Mille ans de pierres et de prières : Saint-Gildas-des-Bois fête son abbaye millénaire
Quand l’histoire donne le vertige
Comment embrasser dix siècles d’existence en une seule année de festivités ? C’est le défi que s’est lancé le Père Pierre Bléa, curé de la paroisse Saint-Gildas-des-Sources, avec une énergie communicative qui ne faiblit pas depuis deux ans et demi de préparatifs. « On a du mal à se rendre compte », avoue-t-il avec une humilité touchante. « On est là en 2026 pour regarder le passé et en même temps nous tourner vers l’avenir. On se sent petit. »
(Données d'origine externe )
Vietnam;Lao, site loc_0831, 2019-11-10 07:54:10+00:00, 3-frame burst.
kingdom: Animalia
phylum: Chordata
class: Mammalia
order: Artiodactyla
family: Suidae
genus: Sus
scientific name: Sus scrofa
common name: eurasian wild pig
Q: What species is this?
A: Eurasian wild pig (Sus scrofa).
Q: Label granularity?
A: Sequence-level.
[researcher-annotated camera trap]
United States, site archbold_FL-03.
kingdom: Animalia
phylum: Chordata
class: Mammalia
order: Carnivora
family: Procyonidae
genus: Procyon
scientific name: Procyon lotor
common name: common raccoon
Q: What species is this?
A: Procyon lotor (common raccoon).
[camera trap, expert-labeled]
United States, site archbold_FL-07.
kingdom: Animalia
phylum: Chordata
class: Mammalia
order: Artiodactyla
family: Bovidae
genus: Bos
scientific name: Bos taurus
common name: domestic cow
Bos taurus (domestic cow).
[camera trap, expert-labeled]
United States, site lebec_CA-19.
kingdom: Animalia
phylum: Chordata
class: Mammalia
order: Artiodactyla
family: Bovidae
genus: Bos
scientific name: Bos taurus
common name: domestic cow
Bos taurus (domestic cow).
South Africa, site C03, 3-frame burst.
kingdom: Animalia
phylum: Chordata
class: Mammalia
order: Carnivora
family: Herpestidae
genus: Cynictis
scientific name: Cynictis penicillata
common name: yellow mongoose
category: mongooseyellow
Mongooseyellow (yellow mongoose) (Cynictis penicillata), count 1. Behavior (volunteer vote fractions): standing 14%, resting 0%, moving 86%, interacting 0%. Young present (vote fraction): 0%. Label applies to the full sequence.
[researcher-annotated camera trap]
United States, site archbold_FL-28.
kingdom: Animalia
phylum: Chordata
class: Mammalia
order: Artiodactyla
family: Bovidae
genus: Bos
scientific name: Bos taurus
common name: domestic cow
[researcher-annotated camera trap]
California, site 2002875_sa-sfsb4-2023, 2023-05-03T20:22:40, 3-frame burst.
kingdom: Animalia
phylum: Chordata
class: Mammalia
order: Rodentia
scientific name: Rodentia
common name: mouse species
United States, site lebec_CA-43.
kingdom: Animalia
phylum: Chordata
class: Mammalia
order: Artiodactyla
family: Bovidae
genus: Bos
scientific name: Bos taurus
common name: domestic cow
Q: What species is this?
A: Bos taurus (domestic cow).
Petit, vraiment ? Pas tant que ça quand on découvre l’ampleur du programme. Parce que cette abbaye, elle en a vu passer des époques. Bénédictine au départ, devenue maison mère des sœurs de l’Instruction chrétienne, elle a survécu à la Révolution, aux deux guerres mondiales, aux crises de foi et aux tempêtes de l’histoire. Un millénaire, c’est finalement l’histoire de toutes ces vies qui se sont succédé entre ces murs, qui ont prié, construit, reconstruit.
L’audace après la ruine
Ce qui frappe le plus le Père Pierre Bléa dans cette longue saga ? L’histoire de Gabriel Deshayes, ce personnage providentiel qui rachète l’abbaye en ruine au sortir de la Révolution. « Quand on voit comment les sœurs de Saint-Gildas ont essaimé notamment en Loire-Atlantique pour l’éducation des jeunes filles puis des garçons… On se dit qu’après la Révolution, ça devait pas être facile. » Un euphémisme, sans doute. Mais cette résilience, cette capacité à renaître de ses cendres, voilà ce qui nourrit aujourd’hui « l’énergie et l’audace » du curé pour sa propre mission.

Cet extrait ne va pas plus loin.